The banking system is one of the oldest, largest, and most important of our industries. Most adult Americans deal with banks, often on a fairly regular basis. Nonetheless, banks and banking seem rather mysterious. What do banks do? Why have they for so long been an integral part of our economy? Why, as in the financial crisis that commenced in 2007, do banks every so often get into trouble and create serious problems for the country?
Banks have two important economic functions. First, they operate a payments system, and a modern economy cannot function well without an efficient payments system. We make most of our payments by writing checks, swiping credit cards issued by banks or tied to them, and by paying bills via online banking.
Most of the money stock of the country is in fact bank money; the rest of the currency is “legal tender” issued by the government, namely Federal Reserve Notes and coins. We have confidence in bank money because we can exchange it at the bank or an ATM for legal tender. Banks are obligated to hold reserves of legal tender to make these exchanges when we request them.

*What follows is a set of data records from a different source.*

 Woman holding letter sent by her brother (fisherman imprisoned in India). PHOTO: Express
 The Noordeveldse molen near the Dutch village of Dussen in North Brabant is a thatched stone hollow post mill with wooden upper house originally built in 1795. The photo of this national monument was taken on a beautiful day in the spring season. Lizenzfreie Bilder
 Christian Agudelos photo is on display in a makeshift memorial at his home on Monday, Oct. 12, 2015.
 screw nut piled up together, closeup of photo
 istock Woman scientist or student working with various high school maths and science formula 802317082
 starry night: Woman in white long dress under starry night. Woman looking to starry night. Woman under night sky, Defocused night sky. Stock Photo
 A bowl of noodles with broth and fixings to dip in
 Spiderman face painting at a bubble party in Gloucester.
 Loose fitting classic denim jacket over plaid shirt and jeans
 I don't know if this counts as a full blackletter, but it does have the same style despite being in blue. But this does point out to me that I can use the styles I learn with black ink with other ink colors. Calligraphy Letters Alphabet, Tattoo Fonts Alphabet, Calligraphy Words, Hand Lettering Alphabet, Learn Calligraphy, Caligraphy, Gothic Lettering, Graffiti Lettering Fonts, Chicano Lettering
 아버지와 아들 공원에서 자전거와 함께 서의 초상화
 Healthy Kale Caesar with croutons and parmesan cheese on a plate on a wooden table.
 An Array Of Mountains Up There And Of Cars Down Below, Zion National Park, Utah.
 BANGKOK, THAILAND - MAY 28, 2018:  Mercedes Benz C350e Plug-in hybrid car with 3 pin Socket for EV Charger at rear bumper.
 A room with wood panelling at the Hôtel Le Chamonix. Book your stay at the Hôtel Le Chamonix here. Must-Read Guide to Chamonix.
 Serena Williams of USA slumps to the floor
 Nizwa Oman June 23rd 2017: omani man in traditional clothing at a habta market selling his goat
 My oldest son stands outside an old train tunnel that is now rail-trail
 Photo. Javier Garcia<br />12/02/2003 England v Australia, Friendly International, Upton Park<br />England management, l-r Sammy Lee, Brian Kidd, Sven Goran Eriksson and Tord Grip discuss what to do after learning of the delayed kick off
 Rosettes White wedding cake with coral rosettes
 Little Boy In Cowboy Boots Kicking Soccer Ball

The second key function of banks is financial intermediation, lending or investing the money we deposit with them or credit they themselves create to business enterprises, households, and governments. This is the business side of banking. Most banks are profit-seeking corporations with stockholders who provide the equity capital needed to start and maintain a banking business.
Banks make their profits and cover their expenses by charging borrowers more for loans than they pay depositors for keeping money in the bank. The intermediation function of banks is extremely important because it helped to finance the many generations of entrepreneurs who built the American economy as well as the ordinary businesses that keep it going from year to year.